HP/DV permit holders are covered by the accessible class.
Additional user_class values may be added as they are encountered in the
dataset.
Purposes¶
This project is minimizing the purpose field, which is specified as
using an OR operator. The values of purpose encountered so far include:
- emergency_use
- pickup_dropoff (not a CDS well known value, but helps to distinguish PUDO areas)
Examples of use cases where purpose is important include:
- School zone pick-up and drop-off only, usually time-limited.
- Zones reserved for emergency ambulance use.
Hydrant areas are also tagged with the purpose emergency use to help distinguish them.
Purpose is not used to describe allowable activities that are the reason for a no-parking regulation, such as street sweeping or temporary construction access.
Additional purpose values may be added as they are encountered in the
dataset.
Timespans¶
Timespans describe which days and times a Policy is in effect.

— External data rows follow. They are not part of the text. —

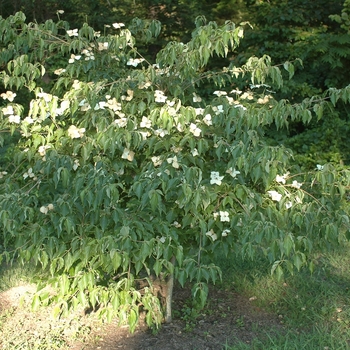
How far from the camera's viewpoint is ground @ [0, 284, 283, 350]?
3.19 m

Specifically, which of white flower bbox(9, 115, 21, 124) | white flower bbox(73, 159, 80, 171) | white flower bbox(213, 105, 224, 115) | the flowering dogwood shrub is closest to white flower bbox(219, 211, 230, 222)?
the flowering dogwood shrub

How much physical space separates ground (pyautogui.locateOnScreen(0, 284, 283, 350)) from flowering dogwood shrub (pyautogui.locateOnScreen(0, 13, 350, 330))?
0.24 metres

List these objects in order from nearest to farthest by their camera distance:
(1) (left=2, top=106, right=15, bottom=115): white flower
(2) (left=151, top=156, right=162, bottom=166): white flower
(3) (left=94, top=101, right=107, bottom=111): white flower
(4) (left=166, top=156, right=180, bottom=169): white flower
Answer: (4) (left=166, top=156, right=180, bottom=169): white flower < (2) (left=151, top=156, right=162, bottom=166): white flower < (3) (left=94, top=101, right=107, bottom=111): white flower < (1) (left=2, top=106, right=15, bottom=115): white flower

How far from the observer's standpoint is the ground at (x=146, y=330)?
10.5 feet

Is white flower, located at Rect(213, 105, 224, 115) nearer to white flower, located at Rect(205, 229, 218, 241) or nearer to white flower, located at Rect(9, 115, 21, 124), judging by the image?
white flower, located at Rect(205, 229, 218, 241)

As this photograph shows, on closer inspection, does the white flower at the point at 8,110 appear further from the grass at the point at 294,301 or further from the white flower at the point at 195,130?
the grass at the point at 294,301

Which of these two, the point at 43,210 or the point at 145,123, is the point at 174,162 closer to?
the point at 145,123

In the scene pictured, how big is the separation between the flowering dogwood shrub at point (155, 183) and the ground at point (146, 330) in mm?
245

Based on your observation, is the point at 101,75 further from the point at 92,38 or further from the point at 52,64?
the point at 52,64

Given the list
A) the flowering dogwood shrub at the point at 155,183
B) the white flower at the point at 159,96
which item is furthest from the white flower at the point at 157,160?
the white flower at the point at 159,96

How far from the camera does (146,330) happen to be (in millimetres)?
3350

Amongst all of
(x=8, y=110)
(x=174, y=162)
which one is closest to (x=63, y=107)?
(x=8, y=110)

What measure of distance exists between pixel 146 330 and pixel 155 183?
48.4 inches

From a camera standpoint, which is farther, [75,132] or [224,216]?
[75,132]
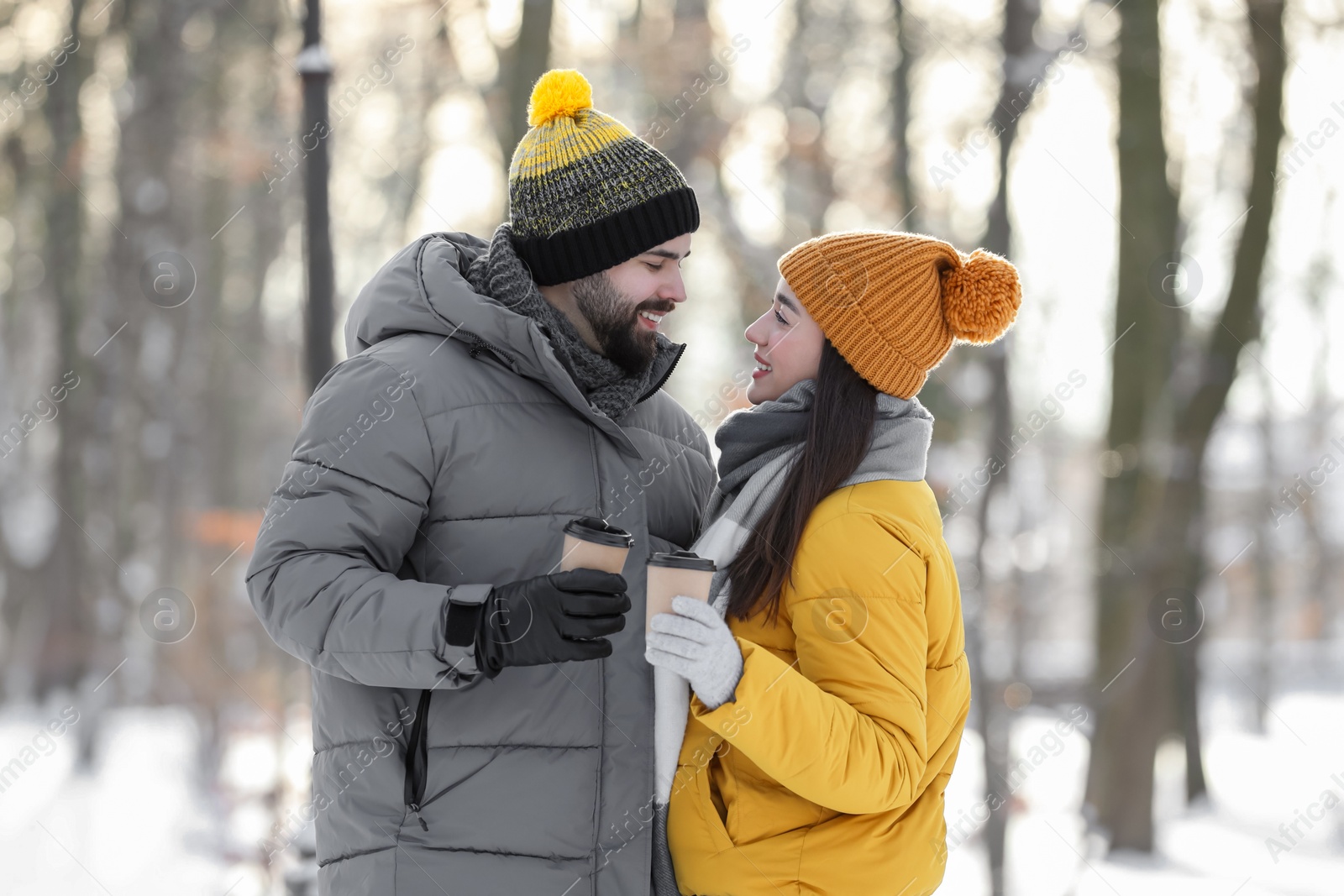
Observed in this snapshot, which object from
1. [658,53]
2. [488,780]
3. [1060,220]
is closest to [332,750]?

If a Policy applies 24/7, CDS permits omitting this field.
The Boston implementation always explicitly includes the following fields, which are the most commonly used time-specific fields on parking signage. - time_of_day_start - time_of_day_end - days of week
A policy applying all day uses the time span (midnight to midnight):
While more verbose, this aims to increase the consistency of outputs within an AI-driven inventory framework.